Mayor of Sainte-Christine-d'Auvergne
- In office 2013–2025
- Preceded by: Pierre Tourigny
- In office 2001–2007
- Succeeded by: Michel Sansfaçon

MNA for Portneuf
- In office April 25, 2007 – November 5, 2008
- Preceded by: Jean-Pierre Soucy
- Succeeded by: Michel Matte

Personal details
- Born: June 14, 1946 (age 80) Beauport, Quebec, Canada
- Party: Action démocratique du Québec
- Spouse: Claudette Roberge
- Profession: teacher, director, marketing director

= Raymond Francœur =

Canadian politician (born 1946)

Raymond Francœur (born June 14, 1946) is a politician from Quebec, Canada. He was an Action démocratique du Québec Member of the National Assembly for the electoral district of Portneuf from 2007 to 2008.
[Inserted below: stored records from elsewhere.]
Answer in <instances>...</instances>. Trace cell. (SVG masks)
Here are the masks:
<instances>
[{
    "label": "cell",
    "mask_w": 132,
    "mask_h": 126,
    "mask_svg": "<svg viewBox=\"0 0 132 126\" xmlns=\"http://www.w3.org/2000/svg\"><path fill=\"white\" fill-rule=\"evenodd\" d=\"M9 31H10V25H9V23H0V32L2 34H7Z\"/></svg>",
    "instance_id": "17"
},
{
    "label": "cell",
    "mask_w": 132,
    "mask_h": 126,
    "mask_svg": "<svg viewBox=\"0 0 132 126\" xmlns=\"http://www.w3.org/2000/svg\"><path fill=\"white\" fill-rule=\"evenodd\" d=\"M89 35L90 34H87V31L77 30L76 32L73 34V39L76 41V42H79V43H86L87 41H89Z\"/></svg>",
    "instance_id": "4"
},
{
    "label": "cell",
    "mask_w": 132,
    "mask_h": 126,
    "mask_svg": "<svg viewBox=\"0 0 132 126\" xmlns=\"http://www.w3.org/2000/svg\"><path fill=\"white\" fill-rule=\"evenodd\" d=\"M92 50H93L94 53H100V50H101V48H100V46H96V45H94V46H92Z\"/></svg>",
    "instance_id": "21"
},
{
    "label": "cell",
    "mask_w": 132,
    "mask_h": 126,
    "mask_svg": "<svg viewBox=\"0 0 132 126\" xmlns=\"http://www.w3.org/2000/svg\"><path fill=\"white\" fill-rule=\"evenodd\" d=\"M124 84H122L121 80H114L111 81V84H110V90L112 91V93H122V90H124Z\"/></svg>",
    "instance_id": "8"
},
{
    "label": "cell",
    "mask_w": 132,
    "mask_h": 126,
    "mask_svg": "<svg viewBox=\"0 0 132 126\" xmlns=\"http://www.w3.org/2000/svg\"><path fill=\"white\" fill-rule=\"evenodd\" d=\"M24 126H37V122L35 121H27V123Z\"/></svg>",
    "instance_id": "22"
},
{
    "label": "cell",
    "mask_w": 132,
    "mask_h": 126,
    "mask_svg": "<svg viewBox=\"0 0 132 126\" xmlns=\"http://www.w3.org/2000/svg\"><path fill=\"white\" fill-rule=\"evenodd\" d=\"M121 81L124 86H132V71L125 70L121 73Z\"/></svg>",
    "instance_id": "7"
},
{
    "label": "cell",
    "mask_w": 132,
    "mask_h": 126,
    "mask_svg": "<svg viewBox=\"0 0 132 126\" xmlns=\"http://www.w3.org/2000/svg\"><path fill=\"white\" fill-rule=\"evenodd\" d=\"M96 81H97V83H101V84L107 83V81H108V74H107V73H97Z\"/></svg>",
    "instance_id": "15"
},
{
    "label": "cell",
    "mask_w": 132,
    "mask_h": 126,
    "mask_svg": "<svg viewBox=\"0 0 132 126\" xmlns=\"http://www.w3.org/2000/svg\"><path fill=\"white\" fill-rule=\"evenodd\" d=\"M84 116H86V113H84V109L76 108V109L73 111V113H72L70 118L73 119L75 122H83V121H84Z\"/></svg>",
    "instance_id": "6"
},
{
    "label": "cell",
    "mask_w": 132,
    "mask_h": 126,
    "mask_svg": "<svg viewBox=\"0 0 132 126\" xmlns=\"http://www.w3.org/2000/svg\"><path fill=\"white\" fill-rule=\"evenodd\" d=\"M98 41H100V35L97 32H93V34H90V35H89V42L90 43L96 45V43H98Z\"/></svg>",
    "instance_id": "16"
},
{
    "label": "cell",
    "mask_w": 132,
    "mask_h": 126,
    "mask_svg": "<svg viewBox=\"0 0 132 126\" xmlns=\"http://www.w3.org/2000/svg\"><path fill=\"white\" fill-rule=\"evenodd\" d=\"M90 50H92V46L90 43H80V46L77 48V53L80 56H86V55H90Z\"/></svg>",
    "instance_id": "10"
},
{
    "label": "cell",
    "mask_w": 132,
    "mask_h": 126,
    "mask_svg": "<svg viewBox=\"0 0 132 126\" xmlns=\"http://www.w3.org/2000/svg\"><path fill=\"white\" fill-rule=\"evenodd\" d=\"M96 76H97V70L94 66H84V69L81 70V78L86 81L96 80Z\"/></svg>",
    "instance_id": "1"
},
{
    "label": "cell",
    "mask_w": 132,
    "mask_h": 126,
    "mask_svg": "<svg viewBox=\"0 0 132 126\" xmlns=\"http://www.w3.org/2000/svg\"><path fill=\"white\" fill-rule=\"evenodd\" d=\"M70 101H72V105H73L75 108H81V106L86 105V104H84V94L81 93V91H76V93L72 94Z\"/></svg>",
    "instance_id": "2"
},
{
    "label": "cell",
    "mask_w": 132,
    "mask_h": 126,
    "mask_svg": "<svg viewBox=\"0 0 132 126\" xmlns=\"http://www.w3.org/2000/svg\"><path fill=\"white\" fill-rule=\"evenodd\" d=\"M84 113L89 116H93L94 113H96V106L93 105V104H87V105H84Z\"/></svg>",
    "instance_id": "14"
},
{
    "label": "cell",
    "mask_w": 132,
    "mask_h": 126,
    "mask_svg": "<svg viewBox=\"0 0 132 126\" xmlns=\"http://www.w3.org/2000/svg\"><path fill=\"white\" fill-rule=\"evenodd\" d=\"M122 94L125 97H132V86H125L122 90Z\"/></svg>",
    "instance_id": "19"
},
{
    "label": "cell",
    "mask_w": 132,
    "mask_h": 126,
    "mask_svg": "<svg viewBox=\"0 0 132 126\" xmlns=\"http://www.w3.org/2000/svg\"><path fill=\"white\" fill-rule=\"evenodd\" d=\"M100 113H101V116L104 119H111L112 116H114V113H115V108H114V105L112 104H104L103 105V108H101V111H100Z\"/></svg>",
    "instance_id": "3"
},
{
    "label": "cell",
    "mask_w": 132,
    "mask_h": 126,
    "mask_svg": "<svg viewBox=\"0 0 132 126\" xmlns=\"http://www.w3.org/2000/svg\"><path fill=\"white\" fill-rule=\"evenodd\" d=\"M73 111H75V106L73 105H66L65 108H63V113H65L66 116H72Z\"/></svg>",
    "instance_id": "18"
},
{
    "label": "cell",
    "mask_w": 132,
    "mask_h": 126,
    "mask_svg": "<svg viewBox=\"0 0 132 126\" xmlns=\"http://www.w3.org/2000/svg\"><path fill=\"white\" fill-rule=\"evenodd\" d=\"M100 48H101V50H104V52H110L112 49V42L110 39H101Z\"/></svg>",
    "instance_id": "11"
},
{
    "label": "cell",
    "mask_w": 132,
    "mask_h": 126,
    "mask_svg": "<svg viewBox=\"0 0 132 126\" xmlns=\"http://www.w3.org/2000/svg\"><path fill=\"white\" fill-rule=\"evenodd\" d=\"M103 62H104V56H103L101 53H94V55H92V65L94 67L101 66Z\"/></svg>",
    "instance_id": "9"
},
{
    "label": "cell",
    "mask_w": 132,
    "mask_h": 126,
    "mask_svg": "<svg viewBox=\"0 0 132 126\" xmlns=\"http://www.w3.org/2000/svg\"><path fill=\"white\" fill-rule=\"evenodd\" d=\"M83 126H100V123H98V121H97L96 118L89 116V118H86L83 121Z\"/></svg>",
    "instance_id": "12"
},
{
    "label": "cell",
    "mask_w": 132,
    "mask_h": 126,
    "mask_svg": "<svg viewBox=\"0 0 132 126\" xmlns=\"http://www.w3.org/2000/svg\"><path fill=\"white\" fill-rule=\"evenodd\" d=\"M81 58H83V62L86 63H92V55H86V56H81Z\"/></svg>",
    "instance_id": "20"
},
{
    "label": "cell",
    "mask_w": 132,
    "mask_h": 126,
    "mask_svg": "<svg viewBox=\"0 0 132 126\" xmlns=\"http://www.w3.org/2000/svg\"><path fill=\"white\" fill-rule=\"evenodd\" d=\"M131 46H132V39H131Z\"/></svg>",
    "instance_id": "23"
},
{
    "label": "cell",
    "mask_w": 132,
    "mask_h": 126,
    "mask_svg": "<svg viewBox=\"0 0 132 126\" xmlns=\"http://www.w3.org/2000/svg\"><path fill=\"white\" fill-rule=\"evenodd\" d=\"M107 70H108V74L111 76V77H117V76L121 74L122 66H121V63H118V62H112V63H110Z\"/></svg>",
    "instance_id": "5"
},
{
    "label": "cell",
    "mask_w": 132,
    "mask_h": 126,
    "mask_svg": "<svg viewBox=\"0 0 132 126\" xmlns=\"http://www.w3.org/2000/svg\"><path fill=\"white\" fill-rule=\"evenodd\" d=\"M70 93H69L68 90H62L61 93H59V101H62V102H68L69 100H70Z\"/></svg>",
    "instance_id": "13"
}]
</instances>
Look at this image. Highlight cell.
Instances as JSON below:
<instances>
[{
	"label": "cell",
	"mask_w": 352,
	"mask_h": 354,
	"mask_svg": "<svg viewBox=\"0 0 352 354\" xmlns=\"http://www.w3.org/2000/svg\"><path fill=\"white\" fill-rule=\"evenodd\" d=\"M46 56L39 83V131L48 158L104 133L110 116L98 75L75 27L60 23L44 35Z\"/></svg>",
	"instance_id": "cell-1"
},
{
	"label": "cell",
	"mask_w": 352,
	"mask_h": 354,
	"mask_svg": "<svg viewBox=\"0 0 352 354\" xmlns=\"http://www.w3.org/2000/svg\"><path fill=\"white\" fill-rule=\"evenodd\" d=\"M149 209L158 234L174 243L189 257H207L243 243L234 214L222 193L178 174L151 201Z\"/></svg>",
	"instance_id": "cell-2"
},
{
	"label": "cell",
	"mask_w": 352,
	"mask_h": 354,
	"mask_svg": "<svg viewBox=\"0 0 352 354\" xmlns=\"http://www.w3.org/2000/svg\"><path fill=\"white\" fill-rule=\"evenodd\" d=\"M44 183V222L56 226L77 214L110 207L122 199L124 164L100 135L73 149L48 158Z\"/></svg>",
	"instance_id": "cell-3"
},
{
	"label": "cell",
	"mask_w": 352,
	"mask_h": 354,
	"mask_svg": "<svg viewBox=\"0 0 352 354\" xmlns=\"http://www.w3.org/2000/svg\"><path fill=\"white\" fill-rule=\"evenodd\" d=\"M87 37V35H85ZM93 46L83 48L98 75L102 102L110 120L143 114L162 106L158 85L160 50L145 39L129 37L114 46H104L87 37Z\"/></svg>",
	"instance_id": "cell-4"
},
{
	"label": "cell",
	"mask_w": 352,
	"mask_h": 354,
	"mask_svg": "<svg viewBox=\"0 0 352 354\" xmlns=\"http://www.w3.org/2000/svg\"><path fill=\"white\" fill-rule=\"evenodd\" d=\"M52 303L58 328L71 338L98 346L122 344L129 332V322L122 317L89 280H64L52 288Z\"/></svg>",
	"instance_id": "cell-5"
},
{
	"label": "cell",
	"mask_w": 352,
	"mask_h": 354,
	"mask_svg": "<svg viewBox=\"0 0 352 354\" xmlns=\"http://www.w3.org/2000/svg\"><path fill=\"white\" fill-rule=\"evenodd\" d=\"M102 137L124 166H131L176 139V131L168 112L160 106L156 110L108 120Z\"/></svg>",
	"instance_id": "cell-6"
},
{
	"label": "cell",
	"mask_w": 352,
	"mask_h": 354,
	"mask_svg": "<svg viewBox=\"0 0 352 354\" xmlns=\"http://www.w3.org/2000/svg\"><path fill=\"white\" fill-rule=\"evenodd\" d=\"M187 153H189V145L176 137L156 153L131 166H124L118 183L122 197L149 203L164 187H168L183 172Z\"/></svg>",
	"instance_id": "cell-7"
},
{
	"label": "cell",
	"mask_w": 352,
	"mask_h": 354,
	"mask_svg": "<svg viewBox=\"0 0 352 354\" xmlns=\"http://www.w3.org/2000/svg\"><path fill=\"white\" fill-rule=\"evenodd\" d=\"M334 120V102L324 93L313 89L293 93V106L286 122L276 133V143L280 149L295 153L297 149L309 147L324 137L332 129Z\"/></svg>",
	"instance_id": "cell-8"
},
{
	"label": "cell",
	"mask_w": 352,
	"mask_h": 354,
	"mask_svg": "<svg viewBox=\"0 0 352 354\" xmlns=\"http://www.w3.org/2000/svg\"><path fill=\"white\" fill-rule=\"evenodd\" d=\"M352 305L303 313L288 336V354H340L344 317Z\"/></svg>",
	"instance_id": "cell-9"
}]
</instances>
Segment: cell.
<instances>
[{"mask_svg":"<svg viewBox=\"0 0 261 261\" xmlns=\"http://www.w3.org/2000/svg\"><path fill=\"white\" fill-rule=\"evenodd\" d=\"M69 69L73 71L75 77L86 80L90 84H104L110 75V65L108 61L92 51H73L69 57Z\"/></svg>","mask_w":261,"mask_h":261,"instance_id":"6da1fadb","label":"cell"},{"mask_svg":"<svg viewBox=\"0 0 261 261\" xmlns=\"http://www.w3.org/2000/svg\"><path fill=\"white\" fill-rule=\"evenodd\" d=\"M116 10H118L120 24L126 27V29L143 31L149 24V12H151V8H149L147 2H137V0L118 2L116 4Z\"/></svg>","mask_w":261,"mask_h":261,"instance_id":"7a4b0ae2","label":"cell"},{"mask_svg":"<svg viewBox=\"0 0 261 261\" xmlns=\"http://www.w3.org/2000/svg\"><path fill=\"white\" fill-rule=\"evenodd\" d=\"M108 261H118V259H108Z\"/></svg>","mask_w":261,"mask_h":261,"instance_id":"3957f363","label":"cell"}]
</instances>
Francœur was born in Beauport, Quebec (now Quebec City). After his collegiate studies at CEGEP de Sainte-Foy, he was enrolled in the Canadian Forces as an officer lieutenant. After his military service, he held various directing positions, including the director for the Quebec & Saguenay–Lac-Saint-Jean division of Scott Paper Company, and a Quebec City region director of a local milk company. He was also a marketing and/or sales director for various local institutions including automobile dealerships (while also being co-owner) and insurance companies. He also taught for six years at CEGEP Sainte-Foy in the marketing department. He was a member for various local Club organisations including the Lions Club, Club Rotary and Club Optimiste in the Quebec City area.

Before his election, he served as mayor of Sainte-Christine-d'Auvergne.

Francœur was first elected in the 2007 election with 46% of the vote. Liberal incumbent Jean-Pierre Soucy finished second with 32% of the vote. Francœur took office on April 12, 2007.